◆ **TASK BRIEF**
Begin at the line below that contains "Of the listed options". Repeat it and all remaining lines of the records exactly.
-.-.-
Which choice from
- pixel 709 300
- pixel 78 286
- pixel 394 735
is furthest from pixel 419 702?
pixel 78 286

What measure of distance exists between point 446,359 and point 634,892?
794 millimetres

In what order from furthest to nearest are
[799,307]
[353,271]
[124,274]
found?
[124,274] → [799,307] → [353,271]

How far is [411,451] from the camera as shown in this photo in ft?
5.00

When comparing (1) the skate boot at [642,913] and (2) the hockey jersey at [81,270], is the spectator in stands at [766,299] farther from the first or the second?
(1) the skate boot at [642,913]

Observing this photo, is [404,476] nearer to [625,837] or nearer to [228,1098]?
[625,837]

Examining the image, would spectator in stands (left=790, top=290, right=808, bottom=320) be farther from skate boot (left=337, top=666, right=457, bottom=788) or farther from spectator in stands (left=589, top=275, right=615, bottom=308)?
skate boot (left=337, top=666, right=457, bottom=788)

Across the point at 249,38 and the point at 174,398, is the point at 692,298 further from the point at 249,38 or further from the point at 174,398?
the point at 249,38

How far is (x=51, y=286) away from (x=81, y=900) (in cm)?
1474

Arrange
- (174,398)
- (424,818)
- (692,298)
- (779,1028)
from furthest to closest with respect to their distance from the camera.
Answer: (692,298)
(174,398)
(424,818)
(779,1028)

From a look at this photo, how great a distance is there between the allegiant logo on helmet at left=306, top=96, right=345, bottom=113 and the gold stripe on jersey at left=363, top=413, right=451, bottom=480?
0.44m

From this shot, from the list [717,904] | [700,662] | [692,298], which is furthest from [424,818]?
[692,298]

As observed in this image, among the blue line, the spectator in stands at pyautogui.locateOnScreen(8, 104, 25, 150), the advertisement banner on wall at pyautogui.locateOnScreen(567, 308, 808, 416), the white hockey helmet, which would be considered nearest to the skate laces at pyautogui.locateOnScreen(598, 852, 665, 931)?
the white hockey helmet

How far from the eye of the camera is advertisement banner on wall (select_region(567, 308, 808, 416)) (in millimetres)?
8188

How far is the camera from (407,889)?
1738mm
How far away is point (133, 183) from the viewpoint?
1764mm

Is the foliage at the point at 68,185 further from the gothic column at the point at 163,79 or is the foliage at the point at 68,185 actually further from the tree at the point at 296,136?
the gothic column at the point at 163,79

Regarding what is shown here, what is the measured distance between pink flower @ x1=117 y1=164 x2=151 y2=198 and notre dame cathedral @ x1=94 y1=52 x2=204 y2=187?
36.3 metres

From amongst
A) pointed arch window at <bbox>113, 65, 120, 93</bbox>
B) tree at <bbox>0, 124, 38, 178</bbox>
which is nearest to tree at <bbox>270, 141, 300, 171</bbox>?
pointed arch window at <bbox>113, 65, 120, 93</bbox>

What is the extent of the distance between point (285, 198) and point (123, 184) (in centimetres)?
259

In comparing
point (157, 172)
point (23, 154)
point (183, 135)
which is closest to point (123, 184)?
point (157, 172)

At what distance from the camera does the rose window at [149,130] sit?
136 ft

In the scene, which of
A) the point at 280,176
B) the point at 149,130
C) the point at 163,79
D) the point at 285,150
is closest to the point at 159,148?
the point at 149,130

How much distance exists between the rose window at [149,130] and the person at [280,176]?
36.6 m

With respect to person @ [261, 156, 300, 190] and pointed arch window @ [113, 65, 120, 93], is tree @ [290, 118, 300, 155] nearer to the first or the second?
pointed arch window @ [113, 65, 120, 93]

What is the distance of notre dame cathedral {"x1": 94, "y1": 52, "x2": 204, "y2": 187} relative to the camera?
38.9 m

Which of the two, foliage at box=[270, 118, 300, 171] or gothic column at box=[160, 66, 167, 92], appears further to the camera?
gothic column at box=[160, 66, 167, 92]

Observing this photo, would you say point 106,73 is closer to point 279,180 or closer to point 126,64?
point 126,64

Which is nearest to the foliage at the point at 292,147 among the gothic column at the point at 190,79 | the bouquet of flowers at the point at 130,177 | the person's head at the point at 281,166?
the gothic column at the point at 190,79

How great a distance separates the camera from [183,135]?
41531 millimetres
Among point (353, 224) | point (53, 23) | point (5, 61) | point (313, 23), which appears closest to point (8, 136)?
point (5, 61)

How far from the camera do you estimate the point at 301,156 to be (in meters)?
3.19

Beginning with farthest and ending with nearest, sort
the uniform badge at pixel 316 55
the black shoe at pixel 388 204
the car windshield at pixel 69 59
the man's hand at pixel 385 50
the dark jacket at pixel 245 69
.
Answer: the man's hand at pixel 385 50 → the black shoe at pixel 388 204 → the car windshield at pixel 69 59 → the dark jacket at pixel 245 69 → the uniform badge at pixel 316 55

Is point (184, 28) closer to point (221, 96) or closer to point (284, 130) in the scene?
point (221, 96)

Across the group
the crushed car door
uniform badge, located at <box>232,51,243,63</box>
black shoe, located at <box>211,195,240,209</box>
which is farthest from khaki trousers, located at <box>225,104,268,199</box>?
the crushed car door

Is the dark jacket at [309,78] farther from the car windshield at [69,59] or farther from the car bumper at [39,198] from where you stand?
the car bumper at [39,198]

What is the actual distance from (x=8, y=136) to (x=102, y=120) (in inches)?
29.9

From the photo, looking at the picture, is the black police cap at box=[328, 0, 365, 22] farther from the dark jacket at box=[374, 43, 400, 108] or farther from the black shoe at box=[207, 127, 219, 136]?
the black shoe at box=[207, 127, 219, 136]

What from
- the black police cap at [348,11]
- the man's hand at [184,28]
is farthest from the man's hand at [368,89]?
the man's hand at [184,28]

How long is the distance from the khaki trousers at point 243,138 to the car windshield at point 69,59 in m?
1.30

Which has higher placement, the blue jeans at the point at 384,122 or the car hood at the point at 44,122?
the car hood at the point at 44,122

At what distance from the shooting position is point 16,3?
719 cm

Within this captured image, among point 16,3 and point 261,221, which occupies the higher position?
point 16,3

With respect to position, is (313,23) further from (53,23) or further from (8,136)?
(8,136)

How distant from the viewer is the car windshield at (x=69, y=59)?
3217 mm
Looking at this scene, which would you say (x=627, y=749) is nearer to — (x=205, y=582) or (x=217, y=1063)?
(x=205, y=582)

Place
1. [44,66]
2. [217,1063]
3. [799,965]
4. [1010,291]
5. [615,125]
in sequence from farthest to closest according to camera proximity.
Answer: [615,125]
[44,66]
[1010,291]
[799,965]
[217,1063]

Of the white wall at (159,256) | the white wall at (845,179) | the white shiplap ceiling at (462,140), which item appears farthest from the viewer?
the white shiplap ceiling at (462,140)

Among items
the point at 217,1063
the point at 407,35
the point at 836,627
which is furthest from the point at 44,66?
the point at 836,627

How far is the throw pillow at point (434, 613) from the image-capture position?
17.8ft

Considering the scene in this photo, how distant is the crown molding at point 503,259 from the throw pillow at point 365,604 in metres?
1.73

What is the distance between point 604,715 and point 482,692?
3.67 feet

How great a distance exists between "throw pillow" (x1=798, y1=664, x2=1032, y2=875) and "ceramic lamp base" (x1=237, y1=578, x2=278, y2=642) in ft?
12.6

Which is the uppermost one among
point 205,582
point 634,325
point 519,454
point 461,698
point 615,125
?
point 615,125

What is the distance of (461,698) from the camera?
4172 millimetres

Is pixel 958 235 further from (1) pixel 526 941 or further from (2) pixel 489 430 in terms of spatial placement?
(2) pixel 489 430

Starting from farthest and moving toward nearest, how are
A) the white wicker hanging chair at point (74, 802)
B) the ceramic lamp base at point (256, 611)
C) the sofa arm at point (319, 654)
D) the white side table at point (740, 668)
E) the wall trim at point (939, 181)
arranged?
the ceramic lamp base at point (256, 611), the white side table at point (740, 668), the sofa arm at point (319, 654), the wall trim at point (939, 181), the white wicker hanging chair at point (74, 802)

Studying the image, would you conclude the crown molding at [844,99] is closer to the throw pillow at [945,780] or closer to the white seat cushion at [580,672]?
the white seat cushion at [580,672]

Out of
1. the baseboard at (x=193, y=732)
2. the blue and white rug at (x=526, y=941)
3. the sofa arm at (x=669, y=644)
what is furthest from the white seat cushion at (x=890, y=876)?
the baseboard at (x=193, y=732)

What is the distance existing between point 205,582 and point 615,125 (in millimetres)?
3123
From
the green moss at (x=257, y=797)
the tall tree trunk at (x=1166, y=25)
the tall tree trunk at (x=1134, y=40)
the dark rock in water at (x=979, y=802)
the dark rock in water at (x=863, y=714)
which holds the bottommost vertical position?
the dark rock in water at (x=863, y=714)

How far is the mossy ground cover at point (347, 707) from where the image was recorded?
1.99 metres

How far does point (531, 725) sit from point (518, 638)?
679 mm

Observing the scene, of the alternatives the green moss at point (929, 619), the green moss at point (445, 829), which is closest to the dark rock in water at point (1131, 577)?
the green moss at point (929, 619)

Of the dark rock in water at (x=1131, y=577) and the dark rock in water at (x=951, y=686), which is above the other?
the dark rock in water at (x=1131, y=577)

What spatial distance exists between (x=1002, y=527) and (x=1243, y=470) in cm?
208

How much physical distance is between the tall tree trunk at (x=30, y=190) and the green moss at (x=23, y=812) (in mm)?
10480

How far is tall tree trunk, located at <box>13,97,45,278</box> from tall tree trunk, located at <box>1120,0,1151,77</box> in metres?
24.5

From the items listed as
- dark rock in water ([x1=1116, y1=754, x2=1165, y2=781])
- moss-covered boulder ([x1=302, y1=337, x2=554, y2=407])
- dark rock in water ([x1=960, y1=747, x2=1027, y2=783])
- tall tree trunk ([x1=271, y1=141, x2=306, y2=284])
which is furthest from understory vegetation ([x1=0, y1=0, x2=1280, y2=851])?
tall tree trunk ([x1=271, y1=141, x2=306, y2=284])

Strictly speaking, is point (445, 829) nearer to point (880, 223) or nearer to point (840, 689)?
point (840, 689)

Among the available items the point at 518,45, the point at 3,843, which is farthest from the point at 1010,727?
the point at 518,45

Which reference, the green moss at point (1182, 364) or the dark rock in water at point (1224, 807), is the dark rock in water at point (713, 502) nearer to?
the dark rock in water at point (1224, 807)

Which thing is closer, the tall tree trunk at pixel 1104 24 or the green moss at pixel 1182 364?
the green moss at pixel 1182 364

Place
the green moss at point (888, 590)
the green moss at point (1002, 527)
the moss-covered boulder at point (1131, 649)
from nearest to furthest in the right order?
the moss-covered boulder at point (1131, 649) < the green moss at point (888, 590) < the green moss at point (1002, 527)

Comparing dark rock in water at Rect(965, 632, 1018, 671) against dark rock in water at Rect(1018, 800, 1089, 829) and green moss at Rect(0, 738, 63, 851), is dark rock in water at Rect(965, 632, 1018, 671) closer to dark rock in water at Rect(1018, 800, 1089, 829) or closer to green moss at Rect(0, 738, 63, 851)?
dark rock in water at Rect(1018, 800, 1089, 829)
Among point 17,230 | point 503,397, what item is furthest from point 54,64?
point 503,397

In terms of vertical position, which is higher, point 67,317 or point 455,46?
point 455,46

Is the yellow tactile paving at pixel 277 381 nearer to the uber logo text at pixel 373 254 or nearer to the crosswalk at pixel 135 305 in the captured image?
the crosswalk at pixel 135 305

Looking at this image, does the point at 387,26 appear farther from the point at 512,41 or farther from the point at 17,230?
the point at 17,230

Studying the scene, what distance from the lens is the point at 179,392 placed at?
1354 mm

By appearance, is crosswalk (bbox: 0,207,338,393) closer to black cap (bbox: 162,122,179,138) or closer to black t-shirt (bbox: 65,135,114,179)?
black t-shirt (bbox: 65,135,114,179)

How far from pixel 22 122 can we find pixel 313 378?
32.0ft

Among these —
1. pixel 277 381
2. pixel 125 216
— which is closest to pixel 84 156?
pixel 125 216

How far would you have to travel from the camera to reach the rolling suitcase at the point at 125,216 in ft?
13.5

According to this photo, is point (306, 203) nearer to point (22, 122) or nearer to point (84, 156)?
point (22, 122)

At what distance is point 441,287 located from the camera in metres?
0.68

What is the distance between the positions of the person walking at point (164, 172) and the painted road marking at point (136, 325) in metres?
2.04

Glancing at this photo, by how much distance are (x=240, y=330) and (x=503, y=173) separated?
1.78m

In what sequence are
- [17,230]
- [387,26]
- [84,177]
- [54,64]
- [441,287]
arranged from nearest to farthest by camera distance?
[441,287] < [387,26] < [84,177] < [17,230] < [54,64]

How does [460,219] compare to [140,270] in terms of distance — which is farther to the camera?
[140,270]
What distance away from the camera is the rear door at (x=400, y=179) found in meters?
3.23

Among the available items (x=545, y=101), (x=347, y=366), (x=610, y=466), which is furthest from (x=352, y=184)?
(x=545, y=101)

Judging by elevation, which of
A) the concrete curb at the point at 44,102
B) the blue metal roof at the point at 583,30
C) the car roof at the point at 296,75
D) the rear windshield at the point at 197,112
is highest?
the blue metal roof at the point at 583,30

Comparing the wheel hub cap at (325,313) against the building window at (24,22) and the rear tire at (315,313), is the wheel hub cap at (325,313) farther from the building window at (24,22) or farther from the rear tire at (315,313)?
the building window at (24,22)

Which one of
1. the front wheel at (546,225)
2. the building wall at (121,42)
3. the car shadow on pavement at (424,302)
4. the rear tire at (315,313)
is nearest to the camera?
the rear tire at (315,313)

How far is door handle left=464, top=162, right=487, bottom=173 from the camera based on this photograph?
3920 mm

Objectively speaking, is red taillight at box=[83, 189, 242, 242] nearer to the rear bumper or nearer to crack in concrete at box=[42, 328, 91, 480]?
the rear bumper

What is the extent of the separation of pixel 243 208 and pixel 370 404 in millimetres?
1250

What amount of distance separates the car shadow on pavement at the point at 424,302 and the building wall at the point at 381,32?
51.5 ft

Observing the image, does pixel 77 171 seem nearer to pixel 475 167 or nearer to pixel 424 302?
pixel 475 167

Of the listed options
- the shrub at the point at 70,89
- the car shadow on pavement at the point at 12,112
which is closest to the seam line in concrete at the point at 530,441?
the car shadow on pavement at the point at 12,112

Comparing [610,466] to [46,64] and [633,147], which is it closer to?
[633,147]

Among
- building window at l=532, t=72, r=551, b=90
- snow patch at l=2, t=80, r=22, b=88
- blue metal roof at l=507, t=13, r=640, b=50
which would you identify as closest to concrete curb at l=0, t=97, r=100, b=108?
-.-.-
◆ **TASK ANSWER**
Of the listed options
- the shrub at the point at 70,89
- the car shadow on pavement at the point at 12,112
which is closest to the seam line in concrete at the point at 530,441?
the car shadow on pavement at the point at 12,112

Comparing [610,466] to [46,64] and [633,147], which is it closer to?
[633,147]

Among
- building window at l=532, t=72, r=551, b=90
- snow patch at l=2, t=80, r=22, b=88
- blue metal roof at l=507, t=13, r=640, b=50
which would you identify as closest to concrete curb at l=0, t=97, r=100, b=108?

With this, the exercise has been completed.